The history of shades and silhouettes dates back to the earliest renderings of figures. Solid black figures on a light background were depicted in the earliest cave paintings. Egyptian hieroglyphs could even be seen as early silhouettes. Ancient Greeks painted dancers, musicians, and wrestlers on pottery as solid black figures, using sunlight or candlelight to draw the outline of a person’s shadow. Profiles on antique coins and medals were also an influence for the 18th century silhouette.

The silhouette had been a story-telling device for centuries. Very early Middle Eastern and Indonesian cultures used shadow theaters with cut-out figures to illustrate the spirits of dead ancestors. Scherenschnitte, the craft of paper-cutting in Germany, originating in the 16th century, utilized the paper-cut figure as a kind of puppet for stories, rather than as a portrait. Later, in the 19th century, Hans Christian Anderson embellished his oral storytelling sessions with paper figures.

In the 18th century, the silhouette was the first type of portraiture available to the masses, for those who could not afford the expense of oil portraits. Neoclassical silhouettes became more popular as a reaction to the excessively ornate Baroque and Rococo styles that preceded it. Interest in the silhouette also grew due to the popularity of the “science” of Physiognomy in the late 18th century. This “science” promoted theories that moral and spiritual character could be examined in the human face and countenance. During this time, collecting silhouettes became a widespread craze, particularly among internationally famous figures like Goethe.

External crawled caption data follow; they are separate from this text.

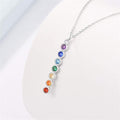 7 Chakras Natural Stone Pendant Necklace Chain for Men and Women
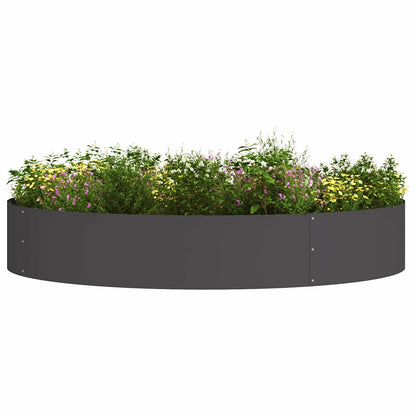 Vaso da giardino Nero 120 x 120 x 20 cm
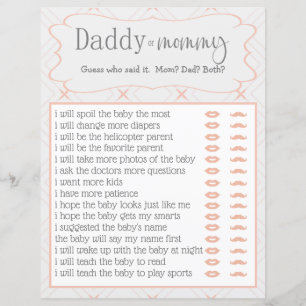 Papier Pêche pastel et géométrique crème Qui a dit ça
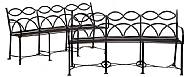 Lot #352: PAIR OF LATE GEORGE III BLACK-PAINTED CAST-IRON SETTEES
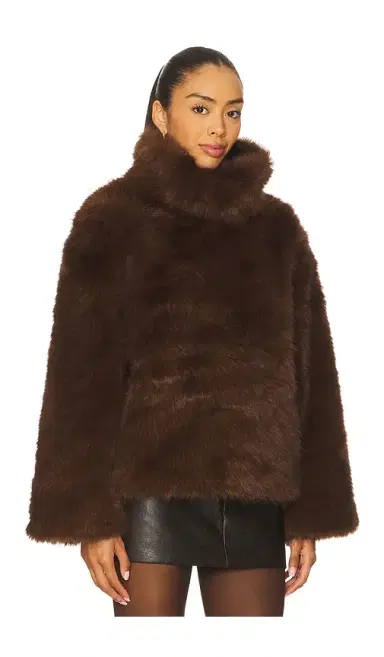 Bardot Renata Faux Fur Jumper | Thumbnail 2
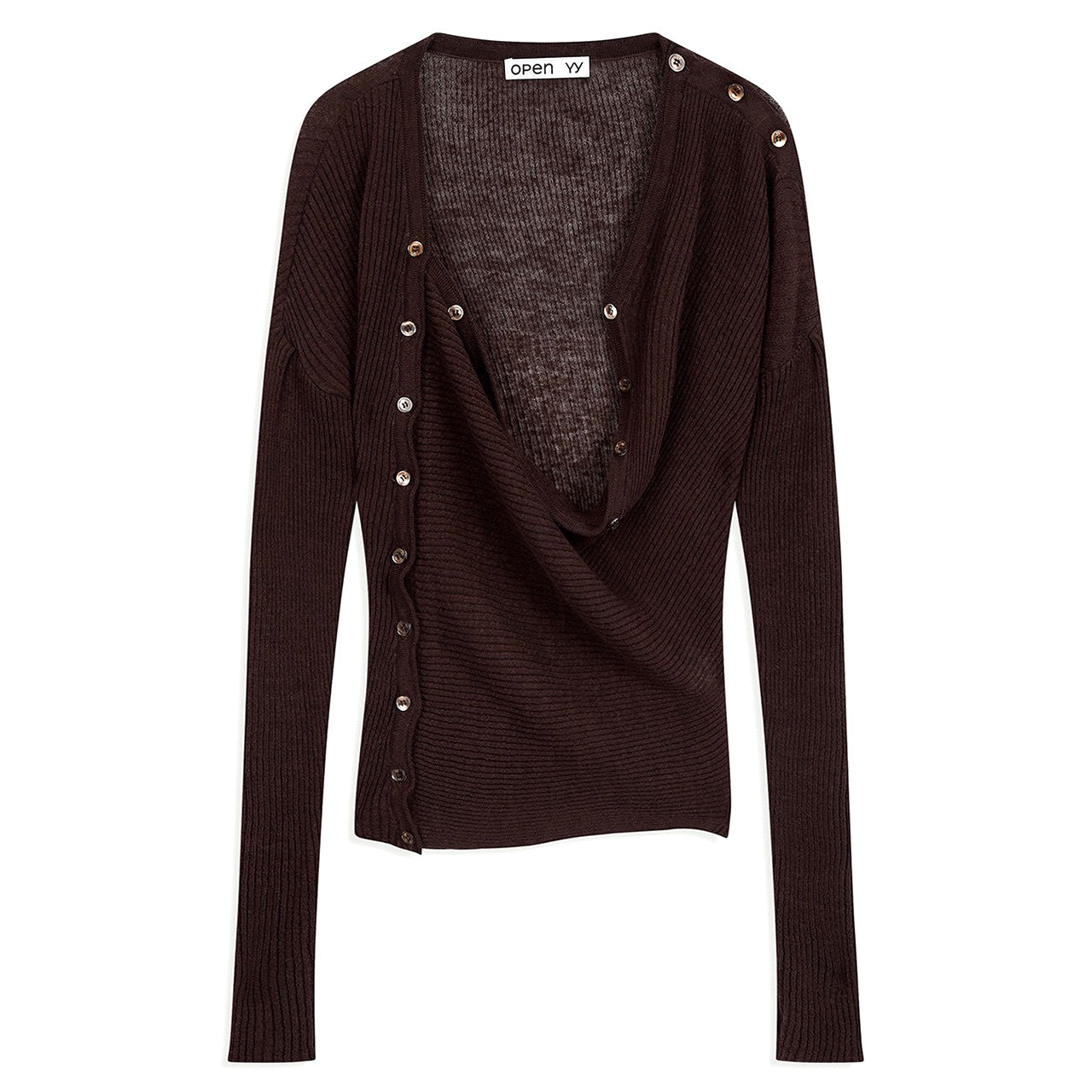 OPEN YY CONVERTIBLE DRAPE CARDIGAN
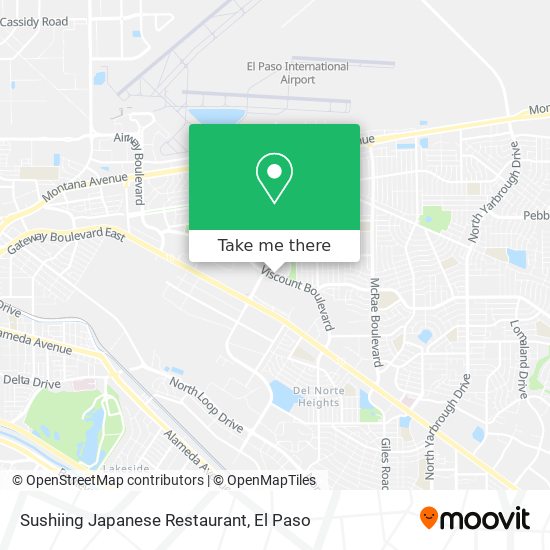 Mapa de Sushiing Japanese Restaurant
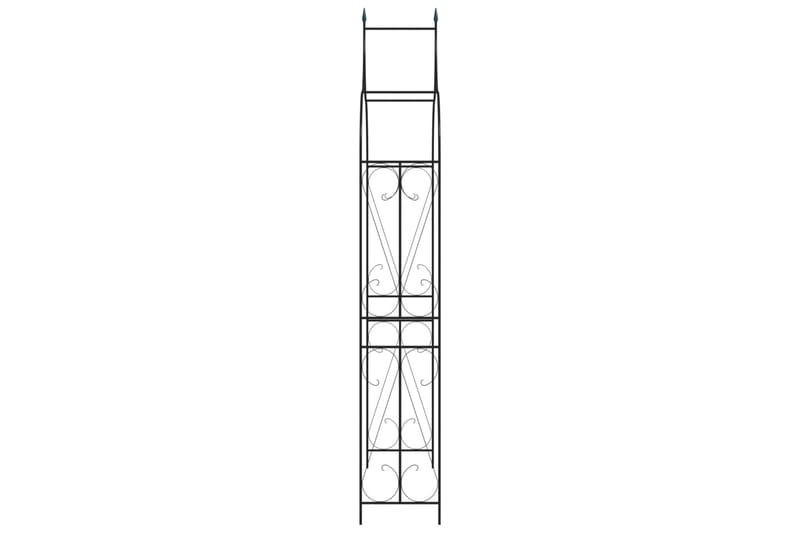 Hagebue svart 120x38x258 cm jern - Hage - Utemiljø - Hagedekorasjon - Hagefigurer & hagepynt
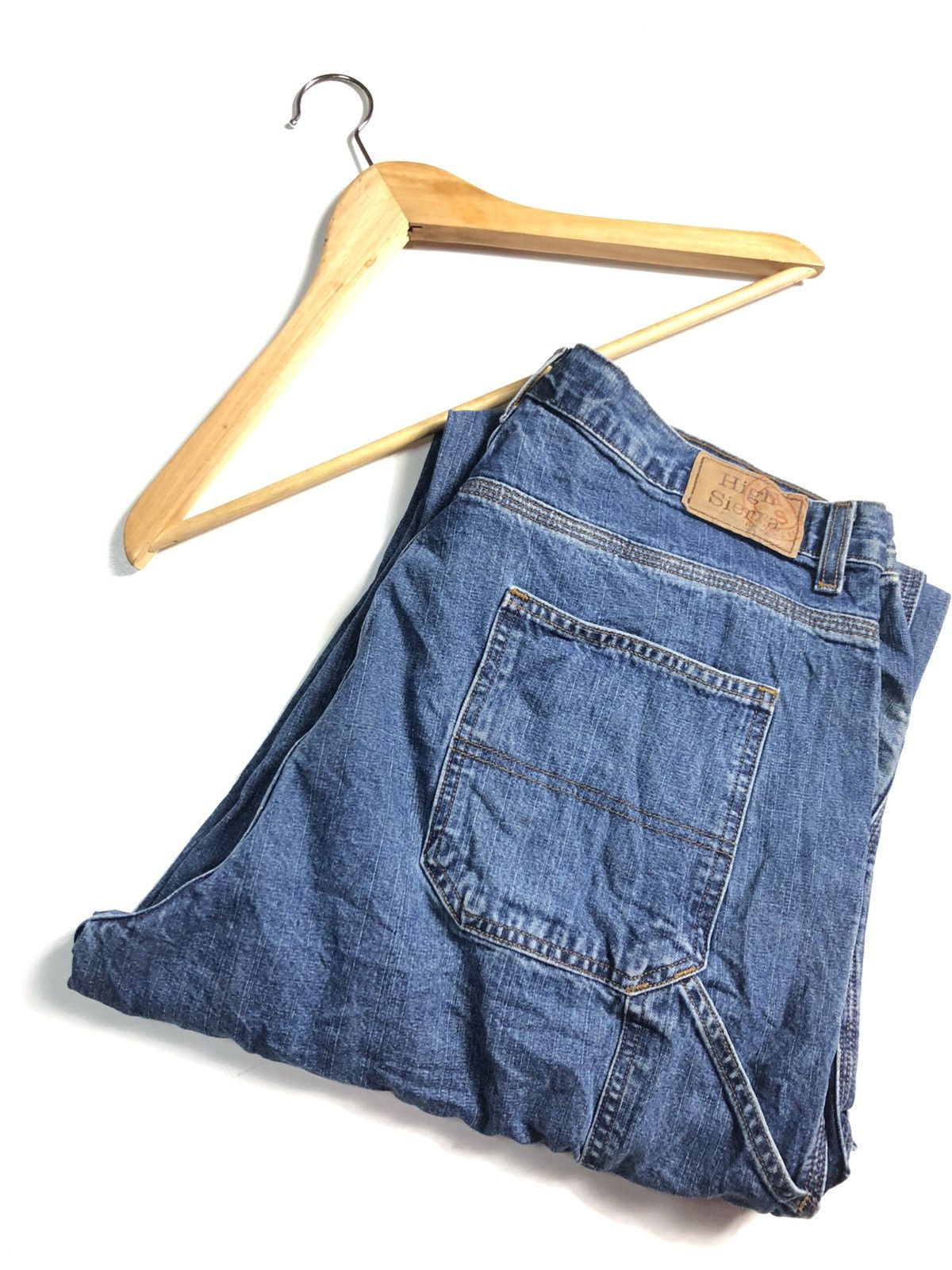 High Sierra × Vintage VINTAGE HIGH SIERRA CARPENTER WORKWEAR BLUE WASH DENIM Size US 36 / EU 52 - 4 Thumbnail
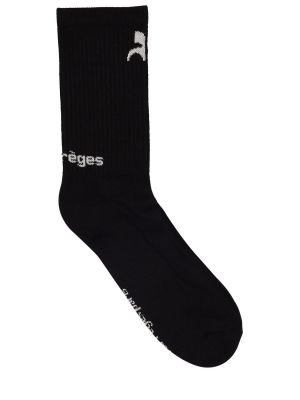 Bavlnené ponožky Courreges biela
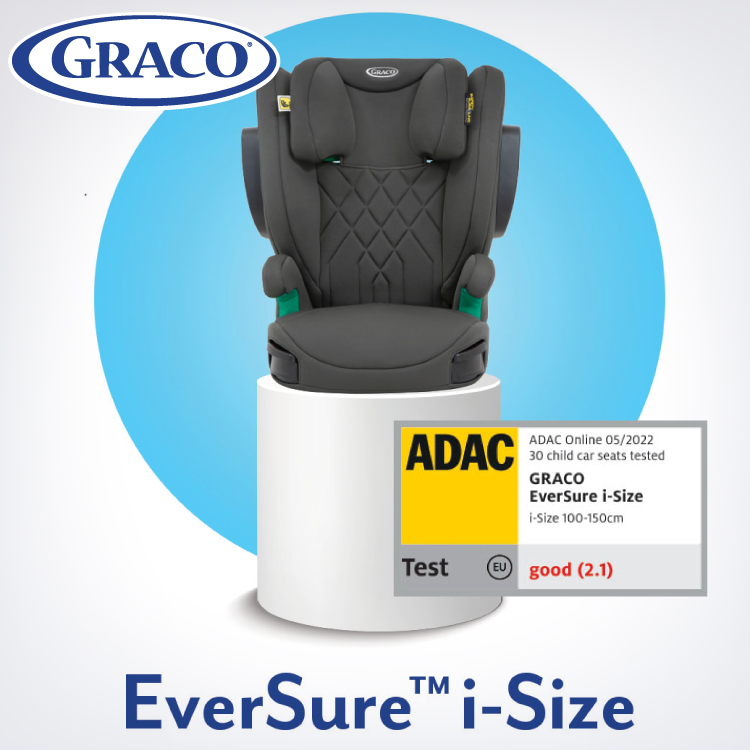 Scaun auto Graco EverSure i-Size - testat ADAC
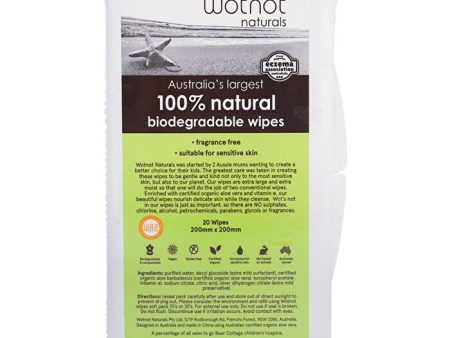 Wotnot 100% Natural Biodegradable Wipes x (Travel Hard Case) 20 Pack Online Sale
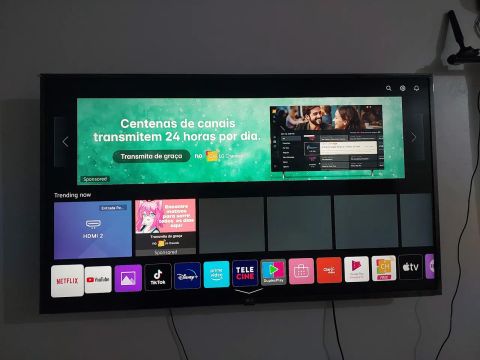 Smart tv samsung 55" 4K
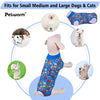 PetWarm Dog Spay Recovery Suit, Surgery Suit for Dogs, Onesie for Dogs, Anti-Licking Dog Surgical Recovery Pajamas, Bodysuit for Abdominal Affected Areas Sensitive Skin Areas, Zoo Pattern, Blue, XS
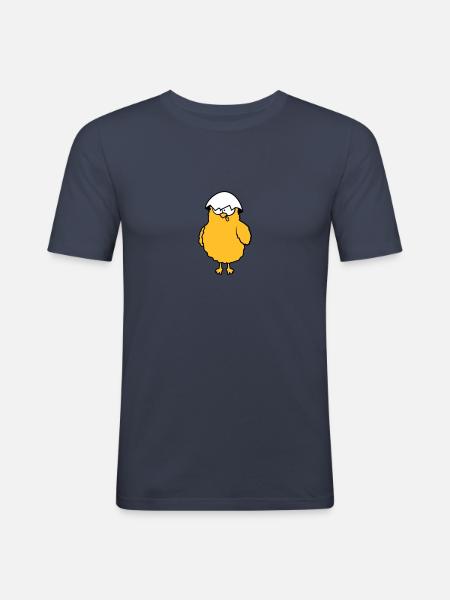 Crazy funny chicks - Men's Slim Fit T-Shirt - navy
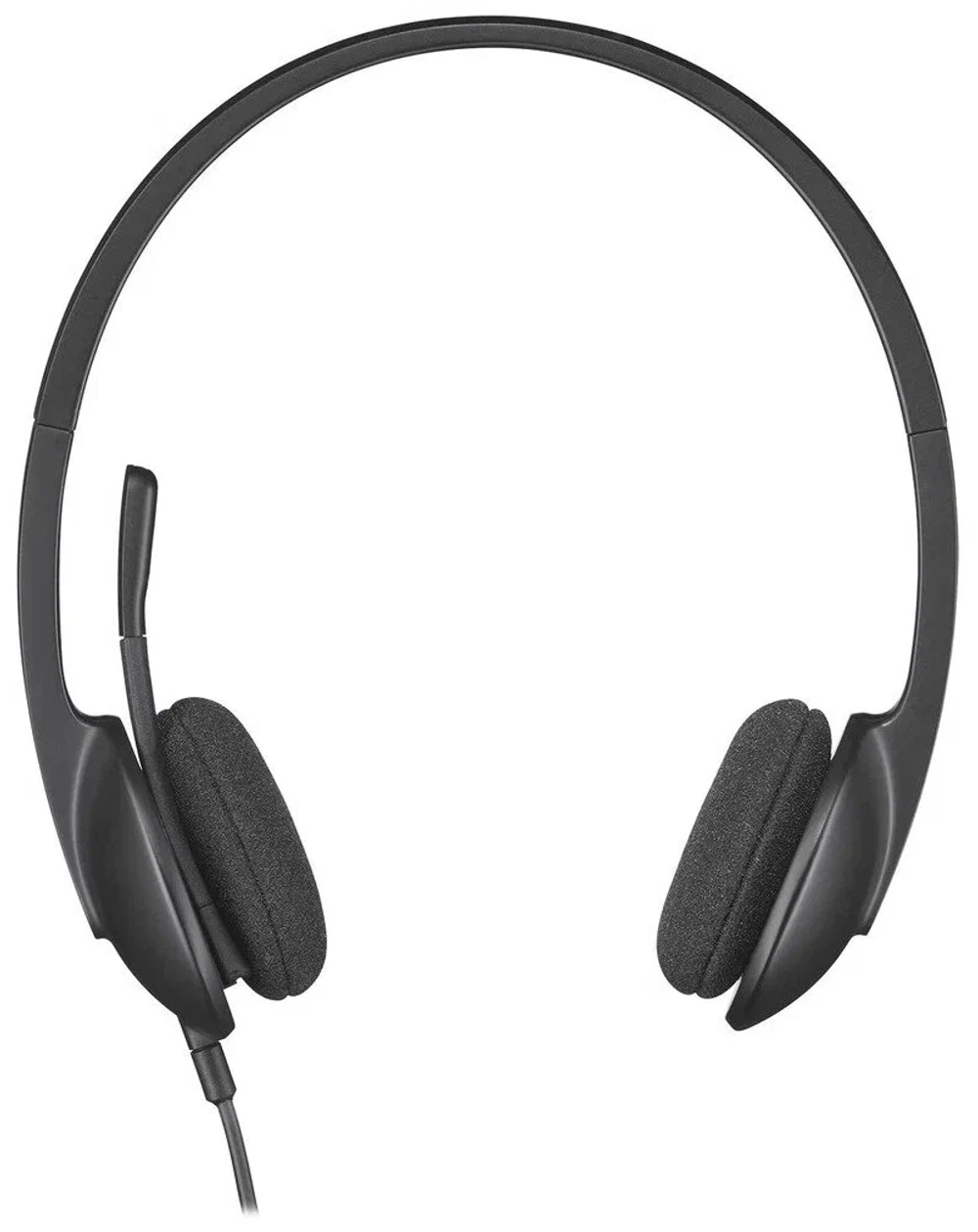 Компьютерная гарнитура Logitech USB Headset H340, черный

The demand for silhouettes died down after 1810, but then Edouart revitalized interest in the 1830s, cutting portraits of some of the most influential people of the time. The novelty once again declined with the advent of photography in 1839. Daguerreotypes could better capture a more realistic likeness; this transformed silhouettes into more of a folk art past time.

The diversity of the silhouettists in Miss Peyraud’s collection makes for an interesting history. Both professional artists and amateurs engaged in this craft. Countless common folk made silhouettes. Their names were often lost to history and they are identified by their work, as in the case of the Puffy Sleeve Artist, a woman who cut a silhouette of a young woman in a dress with puffy sleeves. The Puffy Sleeve Artist was an amateur silhouettist who also had jobs as a tavern keeper, a woodworker and a cider maker.

Acclaimed contemporary artist Kara Walker works in paper silhouettes, constructing the cut-outs to comment on race and gender relations. She has taken the tradition of straight-forward silhouette portraits and made them no longer just a mode of rendering likeness, but a thoroughly new and powerful narrative of slavery and race.

Silhouettes, while rooted in the past, feel very modern in design. There is a contemporary cleanliness, freshness and minimalism to the sharp black and white outline. Miss Paula Peyraud’s collection is an impressive one, harkening back to a pre-photographic past while at the same time presenting a powerful pre-cursor to the modern image.